Perturbation du trafic, risque de paralysie de l’économie, pénurie de produits de base… Alors que routiers et chauffeurs de taxis poursuivent leur grève, les dommages collatéraux n’en finissent pas.

Et tout le monde paye, du gros industriel, en passant par le transitaire et jusqu’à la ménagère. Les prix des fruits et légumes ont flambé, les étalages font grise mine. Et pour cause, il n’y a pas d’arrivages depuis plusieurs jours. Les marchés de gros sont en stand-by. Pour Hamid Louale, président de la Fédération des marchés de gros, la situation est chaotique: «Nous ne savons même pas ce qui se passe. Les chauffeurs annoncent des grèves de 48h qui durent une semaine. Ceux qui veulent travailler sont intimidés, cela frise l’anarchie». Une anarchie qui coûte cher. En effet, le cageot de tomate vendu en moyenne 80 DH en valait 200 hier. A 5 DH donc le kilo chez le grossiste, le kilo de tomate arrive à 10 DH dans le panier de la ménagère dans un marché ordinaire à Casablanca. De même pour les autres légumes: haricot vert à 20 DH, pommes de terres à 8 et oignons à 10. Le prix de la sardine, quant à lui, a atteint les 20 DH. Une difficulté d’approvisionnement qui encourage la spéculation au niveau des détaillants. Le panier de la ménagère s’en ressent et les petites ou même moyennes bourses se retrouvent pénalisées. Il faut dire aussi que les chemins de ravitaillement sont difficiles.

Amendé ou retiré
Entre barrages improvisés, intimidations et jets de pierres, les chauffeurs les plus téméraires doivent passer par des chemins de traverse et autres pistes pour les contourner. Résultat: les prix de transport montent en flèche. 60 centimes au lieu de 10 pour un Agadir/Casablanca et jusqu’à 2 DH pour atteindre Fès. Le marché de gros de la capitale du Saïss n’a pas accueilli plus de 10 camions jeudi matin, alors qu’ils sont d’habitude plus de 150. A Casablanca, ils étaient 350 au lieu des 450 habituels. Du coup, les marchés de gros, drainant quelque 3 millions de tonnes quotidiennes (dont 1 million pour Casablanca) se retrouvent avec un trafic en baisse d’environ 80%, précise le président de la Fédération des marchés de gros.

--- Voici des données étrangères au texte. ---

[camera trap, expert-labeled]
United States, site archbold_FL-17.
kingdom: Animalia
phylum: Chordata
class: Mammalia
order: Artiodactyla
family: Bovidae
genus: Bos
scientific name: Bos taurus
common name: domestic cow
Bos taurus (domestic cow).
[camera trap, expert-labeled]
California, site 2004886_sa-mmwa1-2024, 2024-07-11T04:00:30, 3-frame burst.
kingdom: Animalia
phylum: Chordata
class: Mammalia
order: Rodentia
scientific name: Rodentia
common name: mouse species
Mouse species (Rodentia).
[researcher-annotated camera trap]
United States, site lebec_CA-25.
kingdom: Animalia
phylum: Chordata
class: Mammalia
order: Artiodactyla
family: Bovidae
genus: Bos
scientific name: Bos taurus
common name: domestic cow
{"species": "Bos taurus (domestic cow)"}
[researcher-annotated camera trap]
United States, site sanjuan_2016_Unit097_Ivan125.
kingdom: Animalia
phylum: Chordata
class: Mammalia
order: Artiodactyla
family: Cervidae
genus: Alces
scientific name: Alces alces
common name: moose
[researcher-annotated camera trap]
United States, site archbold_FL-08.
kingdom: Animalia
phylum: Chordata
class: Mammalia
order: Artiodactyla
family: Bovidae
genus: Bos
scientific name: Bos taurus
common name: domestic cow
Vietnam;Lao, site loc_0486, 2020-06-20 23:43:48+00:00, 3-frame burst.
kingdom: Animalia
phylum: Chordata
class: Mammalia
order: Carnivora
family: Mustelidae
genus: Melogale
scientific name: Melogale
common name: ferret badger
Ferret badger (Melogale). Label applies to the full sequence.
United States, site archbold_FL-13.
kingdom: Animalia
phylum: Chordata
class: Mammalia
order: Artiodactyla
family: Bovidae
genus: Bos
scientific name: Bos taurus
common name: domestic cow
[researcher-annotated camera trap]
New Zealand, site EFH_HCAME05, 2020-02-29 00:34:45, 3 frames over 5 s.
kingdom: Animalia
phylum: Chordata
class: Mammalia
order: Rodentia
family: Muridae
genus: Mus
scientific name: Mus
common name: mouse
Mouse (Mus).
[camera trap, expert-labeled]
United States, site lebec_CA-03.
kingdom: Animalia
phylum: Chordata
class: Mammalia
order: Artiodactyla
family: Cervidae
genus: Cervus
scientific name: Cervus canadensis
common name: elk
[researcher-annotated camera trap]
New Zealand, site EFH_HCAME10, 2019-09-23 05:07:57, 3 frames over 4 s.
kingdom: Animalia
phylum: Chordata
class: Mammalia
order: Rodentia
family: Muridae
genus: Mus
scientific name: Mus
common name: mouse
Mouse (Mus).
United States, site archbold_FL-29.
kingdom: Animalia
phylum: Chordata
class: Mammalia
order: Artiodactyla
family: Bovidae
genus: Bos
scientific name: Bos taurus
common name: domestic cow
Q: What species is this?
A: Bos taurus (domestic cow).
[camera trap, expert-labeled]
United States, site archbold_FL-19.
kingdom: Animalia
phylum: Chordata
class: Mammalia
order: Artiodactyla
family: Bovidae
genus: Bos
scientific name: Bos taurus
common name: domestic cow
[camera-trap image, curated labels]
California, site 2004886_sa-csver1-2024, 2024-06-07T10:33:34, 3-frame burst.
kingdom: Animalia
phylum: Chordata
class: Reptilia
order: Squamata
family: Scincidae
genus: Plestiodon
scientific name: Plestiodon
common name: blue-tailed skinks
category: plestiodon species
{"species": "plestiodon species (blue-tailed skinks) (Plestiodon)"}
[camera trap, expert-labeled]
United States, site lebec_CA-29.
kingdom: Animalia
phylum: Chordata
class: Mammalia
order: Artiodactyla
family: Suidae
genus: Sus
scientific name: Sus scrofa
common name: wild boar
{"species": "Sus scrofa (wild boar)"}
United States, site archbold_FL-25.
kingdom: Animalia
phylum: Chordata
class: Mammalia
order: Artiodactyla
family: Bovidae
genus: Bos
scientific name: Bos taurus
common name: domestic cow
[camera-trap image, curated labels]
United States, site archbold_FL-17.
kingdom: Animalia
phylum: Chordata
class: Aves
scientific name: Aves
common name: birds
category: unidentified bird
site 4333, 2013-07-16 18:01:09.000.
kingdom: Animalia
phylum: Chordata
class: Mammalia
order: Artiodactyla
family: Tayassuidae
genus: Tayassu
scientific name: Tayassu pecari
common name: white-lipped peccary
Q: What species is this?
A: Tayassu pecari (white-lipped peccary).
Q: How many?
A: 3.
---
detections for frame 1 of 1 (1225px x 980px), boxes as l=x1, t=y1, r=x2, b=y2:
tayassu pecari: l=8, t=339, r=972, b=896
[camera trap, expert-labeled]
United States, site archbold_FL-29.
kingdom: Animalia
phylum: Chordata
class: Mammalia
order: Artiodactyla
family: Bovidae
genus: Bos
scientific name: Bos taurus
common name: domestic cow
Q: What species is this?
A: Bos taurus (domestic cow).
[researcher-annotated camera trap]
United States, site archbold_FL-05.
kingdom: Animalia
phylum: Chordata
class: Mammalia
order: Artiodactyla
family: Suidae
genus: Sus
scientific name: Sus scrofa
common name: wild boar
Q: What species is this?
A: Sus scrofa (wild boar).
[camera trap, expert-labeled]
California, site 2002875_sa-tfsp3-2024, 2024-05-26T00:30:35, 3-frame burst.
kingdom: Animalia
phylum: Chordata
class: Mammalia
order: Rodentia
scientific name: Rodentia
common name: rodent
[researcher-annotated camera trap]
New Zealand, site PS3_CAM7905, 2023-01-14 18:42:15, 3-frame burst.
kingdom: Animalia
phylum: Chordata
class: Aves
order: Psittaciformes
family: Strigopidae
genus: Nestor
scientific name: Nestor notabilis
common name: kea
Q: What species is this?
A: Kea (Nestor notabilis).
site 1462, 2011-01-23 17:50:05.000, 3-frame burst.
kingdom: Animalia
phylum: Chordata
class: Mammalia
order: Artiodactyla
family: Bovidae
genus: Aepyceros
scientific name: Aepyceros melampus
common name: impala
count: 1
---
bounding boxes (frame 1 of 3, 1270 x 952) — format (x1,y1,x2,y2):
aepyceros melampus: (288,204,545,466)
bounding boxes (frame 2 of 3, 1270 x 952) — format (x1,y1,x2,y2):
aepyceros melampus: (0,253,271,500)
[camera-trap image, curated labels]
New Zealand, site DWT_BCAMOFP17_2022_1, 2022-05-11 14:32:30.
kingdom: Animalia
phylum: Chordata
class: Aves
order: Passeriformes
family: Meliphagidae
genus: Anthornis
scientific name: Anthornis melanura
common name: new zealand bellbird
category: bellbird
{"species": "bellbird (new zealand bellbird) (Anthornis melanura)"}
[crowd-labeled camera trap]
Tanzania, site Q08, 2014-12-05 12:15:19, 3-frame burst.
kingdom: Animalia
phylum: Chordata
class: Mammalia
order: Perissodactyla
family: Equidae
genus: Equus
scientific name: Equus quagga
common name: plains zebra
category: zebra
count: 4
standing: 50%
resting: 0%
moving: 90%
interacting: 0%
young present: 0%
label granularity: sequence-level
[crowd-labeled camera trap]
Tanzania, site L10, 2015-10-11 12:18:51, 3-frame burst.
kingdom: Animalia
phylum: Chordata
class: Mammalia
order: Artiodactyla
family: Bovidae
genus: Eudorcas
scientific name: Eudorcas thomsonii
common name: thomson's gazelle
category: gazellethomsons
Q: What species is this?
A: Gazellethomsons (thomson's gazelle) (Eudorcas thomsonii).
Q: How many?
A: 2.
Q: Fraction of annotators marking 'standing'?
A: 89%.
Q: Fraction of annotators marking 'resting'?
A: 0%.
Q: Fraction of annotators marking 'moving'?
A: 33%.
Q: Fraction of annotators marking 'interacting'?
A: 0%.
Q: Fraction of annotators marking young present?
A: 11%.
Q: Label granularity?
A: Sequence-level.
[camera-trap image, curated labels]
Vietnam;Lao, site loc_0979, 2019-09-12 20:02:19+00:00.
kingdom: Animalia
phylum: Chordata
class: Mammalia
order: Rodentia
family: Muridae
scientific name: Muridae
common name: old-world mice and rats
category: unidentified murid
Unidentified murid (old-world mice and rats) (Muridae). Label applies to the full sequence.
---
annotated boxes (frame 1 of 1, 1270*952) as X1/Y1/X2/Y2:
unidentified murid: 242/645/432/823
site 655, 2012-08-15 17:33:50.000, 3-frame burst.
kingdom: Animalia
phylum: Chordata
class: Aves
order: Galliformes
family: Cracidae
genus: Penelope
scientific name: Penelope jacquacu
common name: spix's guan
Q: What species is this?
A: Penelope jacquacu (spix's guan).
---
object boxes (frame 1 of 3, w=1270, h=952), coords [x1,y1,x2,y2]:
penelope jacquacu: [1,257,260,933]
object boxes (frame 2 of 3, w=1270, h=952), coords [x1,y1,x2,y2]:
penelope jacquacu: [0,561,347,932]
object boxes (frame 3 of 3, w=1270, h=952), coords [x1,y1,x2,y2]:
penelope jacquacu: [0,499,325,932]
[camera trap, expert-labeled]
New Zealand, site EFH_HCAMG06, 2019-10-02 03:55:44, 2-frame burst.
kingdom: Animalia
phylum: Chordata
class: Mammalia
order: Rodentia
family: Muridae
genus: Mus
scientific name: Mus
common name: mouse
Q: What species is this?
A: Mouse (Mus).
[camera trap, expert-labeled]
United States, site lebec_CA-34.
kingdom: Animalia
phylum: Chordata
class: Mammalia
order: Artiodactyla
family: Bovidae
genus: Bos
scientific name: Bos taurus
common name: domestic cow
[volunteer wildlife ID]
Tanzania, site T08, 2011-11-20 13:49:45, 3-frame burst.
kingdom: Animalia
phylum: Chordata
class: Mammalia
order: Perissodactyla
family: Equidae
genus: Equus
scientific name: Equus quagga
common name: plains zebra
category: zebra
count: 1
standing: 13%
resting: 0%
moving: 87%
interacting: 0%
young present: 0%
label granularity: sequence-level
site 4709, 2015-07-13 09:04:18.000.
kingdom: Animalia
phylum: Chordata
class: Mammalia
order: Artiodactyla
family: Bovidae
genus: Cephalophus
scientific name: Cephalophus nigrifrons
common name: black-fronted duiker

De son côté, Ahmed Abid, président de l’Association du marché de gros des fruits et légumes de Casablanca (AMGC), revient aux origines du problème et se solidarise avec les chauffeurs. Pour Abid, le projet de loi est tout simplement inadéquat et devrait être sérieusement amendé, sinon retiré. Côté commerce, il déplore néanmoins la situation. «Si au niveau de Casablanca on peut plus ou moins gérer la situation avec les stocks disponibles, c’est surtout les régions qui payent le prix fort. A Oued Zem, par exemple, le prix de la pomme de terre a frôlé les 10 DH le kilo chez les grossistes», précise-t-il.

A l’export, les choses vont de mal en pis. Les producteurs exportateurs de fruits et légumes dénoncent «le laxisme du gouvernement» et passent directement aux menaces. Ils demandent en effet, dans un communiqué signé conjointement par l’Apefel, l’Aspam et l’Aspem, «à ce que le gouvernement révise le projet de loi relatif au code de la circulation et entame un dialogue constructif avec les professionnels de ce secteur». Les opérateurs de la filière se disent même prêts à entreprendre toute action de «mobilisation et de protestation» qu’ils jugeront nécessaire.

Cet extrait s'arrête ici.